Una vez concluida la misa en la iglesia del Sagrado Corazón en Nogales, desde donde se divisa la valla fronteriza entre ambas naciones, la procesión atravesó la frontera rezando el rosario y portando una pancarta de la virgen de Guadalupe.
“El calor es terrible, de hecho, es mortal”, dijo Eileen McKenzie, una monja franciscana que trabaja con migrantes en ambos Nogales, mientras soportaban una temperatura de 36 grados Celsius.
“Nos dimos cuenta de que hay personas cruzando el desierto en este mismo momento y no tienen ningún respiro. Eso nos hace verlo con otra perspectiva. Cada vez hay más gente que se adentra en el desierto. Están desesperados, y por eso siguen cruzando”, añadió.
Los líderes católicos de Estados Unidos, junto con el papa León XIV, han criticado las políticas de inmigración de Trump, señalando las deportaciones masivas, las condiciones en los centros de detención y las redadas de control migratorio como medidas que contribuyen al miedo y al sufrimiento de migrantes.

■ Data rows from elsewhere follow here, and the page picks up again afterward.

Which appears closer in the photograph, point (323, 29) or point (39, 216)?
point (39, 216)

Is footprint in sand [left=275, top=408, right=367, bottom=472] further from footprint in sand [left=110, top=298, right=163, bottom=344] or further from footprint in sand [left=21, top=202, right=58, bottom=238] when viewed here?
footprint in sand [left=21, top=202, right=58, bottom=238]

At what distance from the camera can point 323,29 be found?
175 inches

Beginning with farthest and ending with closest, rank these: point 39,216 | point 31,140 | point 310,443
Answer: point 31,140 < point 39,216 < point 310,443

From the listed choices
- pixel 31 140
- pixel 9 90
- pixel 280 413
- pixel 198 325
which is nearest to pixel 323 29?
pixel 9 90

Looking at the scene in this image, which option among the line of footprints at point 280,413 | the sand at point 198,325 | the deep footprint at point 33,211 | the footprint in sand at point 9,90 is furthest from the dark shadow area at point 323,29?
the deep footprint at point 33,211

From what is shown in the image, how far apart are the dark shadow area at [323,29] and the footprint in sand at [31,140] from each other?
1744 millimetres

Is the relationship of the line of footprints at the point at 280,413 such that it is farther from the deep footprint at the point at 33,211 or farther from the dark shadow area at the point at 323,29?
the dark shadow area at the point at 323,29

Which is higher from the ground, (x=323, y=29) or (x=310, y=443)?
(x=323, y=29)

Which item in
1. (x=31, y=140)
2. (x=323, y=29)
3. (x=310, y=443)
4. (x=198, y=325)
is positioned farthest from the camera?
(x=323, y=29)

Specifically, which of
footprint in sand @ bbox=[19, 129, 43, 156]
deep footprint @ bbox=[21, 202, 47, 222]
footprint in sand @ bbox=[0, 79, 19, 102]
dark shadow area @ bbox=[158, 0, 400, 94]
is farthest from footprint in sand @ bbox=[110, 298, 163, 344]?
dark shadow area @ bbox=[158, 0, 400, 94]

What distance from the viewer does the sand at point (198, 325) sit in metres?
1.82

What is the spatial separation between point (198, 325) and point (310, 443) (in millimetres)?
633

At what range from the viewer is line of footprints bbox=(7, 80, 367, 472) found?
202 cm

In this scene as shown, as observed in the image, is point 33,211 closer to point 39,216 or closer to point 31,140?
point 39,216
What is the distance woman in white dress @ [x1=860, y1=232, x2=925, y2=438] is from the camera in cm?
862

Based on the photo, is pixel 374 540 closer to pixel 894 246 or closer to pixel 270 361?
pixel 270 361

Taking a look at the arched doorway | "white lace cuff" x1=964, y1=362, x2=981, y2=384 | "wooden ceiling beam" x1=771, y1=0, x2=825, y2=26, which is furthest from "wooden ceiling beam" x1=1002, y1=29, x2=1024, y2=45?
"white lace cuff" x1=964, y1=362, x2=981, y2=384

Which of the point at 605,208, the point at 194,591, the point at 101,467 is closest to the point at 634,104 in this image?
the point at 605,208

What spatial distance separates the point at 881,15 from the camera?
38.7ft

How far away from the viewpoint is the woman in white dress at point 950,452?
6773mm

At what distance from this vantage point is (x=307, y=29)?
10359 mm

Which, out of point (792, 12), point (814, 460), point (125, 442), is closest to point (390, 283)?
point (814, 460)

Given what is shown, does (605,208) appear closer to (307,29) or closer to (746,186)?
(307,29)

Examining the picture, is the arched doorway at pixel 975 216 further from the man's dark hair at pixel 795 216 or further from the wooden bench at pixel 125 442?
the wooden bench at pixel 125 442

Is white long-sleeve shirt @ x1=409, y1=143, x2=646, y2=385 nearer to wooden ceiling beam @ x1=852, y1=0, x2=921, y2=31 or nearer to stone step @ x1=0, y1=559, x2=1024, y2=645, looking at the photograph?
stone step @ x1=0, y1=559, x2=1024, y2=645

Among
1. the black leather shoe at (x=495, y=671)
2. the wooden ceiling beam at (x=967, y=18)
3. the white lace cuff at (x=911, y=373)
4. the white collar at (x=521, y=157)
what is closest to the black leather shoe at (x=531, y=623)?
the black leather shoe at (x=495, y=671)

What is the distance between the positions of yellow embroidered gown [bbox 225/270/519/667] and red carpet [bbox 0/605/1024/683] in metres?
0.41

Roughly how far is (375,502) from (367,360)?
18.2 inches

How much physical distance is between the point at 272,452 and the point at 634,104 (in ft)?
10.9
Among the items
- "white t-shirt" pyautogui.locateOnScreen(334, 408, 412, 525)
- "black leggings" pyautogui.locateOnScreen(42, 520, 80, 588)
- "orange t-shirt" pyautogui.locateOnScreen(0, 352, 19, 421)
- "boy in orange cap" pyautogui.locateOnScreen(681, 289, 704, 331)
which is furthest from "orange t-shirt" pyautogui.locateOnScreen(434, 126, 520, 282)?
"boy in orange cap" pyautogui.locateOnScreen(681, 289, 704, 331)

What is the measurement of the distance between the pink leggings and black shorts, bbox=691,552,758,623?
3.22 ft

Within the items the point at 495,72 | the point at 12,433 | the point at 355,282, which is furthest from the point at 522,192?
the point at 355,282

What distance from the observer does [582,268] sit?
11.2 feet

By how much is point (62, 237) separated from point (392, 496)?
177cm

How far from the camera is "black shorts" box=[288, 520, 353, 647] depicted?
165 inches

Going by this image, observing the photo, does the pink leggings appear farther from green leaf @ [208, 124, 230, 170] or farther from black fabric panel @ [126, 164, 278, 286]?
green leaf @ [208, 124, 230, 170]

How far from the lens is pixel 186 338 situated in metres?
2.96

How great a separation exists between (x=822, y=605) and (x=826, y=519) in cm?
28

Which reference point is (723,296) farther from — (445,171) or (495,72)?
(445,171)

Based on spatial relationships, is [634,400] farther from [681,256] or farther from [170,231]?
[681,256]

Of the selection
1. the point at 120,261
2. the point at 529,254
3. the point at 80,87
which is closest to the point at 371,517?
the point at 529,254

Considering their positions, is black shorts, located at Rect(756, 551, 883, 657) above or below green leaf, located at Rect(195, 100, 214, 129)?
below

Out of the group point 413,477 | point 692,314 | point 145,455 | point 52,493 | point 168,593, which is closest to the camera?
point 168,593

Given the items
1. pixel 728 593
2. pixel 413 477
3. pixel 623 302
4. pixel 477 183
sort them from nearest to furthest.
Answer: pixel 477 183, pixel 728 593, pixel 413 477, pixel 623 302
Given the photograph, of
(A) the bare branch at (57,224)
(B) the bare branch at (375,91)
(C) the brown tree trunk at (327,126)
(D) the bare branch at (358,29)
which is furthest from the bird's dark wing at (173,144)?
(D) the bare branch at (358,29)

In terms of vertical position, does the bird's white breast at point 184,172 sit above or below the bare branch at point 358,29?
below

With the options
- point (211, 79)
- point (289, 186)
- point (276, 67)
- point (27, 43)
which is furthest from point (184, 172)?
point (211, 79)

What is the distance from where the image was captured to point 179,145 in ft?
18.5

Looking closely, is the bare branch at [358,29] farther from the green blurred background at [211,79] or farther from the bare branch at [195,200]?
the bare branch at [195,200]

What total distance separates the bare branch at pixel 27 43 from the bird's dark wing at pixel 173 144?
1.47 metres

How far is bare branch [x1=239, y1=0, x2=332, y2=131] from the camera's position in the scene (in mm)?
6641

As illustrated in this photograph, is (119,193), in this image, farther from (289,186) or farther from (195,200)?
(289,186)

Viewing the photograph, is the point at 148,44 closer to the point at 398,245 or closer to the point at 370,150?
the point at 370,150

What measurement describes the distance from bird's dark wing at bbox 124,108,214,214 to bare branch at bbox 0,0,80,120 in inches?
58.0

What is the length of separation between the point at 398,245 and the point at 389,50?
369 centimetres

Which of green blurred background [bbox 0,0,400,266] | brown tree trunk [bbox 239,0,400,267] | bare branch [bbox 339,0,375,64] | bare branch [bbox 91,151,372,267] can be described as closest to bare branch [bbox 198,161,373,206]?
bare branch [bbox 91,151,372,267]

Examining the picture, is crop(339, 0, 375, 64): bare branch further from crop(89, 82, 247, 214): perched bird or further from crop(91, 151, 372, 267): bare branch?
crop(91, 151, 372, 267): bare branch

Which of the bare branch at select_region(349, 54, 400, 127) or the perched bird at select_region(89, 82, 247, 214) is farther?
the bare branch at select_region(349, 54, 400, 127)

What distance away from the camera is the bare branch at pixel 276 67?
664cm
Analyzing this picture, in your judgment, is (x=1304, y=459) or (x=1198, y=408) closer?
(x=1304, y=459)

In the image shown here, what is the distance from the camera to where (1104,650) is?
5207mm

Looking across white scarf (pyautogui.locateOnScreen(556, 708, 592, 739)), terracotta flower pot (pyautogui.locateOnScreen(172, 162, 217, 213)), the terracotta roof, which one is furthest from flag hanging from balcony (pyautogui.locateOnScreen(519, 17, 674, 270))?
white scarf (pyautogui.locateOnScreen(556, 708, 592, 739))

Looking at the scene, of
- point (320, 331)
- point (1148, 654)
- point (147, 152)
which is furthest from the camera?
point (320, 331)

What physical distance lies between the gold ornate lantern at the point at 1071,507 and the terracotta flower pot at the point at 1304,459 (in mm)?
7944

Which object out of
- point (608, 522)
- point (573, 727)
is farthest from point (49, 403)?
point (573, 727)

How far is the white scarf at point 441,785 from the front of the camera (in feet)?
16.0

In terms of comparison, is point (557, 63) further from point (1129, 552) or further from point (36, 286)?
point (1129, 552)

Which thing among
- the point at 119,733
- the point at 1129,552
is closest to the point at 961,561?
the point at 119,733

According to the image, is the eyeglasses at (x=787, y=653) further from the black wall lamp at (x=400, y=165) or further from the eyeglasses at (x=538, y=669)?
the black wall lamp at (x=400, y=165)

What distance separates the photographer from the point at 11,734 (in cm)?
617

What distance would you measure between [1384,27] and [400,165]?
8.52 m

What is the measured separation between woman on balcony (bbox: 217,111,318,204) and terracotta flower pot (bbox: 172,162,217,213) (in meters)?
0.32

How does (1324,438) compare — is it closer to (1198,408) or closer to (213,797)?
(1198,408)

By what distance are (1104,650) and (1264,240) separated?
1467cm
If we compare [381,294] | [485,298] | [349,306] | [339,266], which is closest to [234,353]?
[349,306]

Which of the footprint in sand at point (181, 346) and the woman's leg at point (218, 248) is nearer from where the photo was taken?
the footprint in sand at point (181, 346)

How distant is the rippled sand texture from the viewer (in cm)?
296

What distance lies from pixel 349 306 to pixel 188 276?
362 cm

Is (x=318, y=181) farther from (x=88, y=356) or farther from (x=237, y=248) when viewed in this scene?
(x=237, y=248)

El obispo Mark Seitz, responsable de la diócesis de El Paso, Texas, quien denunció que en ocasiones se ha denegado a los capellanes el acceso a los centros de detención, afirmó que “la mayoría de estas personas que se encuentran detenidas en estos momentos no son personas mayores. Tampoco son personas enfermas; sin embargo, se están muriendo. Además, hay muchas llamadas de emergencia de personas que sufren enormemente.
“La Iglesia está presente prestando ayuda humanitaria, creando estructuras para poder reintegrar a quienes han sido deportados, dando testimonio y también defendiendo políticas más humanas que den lugar a un trato más compasivo hacia los migrantes”, declaró Dylan Corbett, director del HOPE Border Institute de El Paso.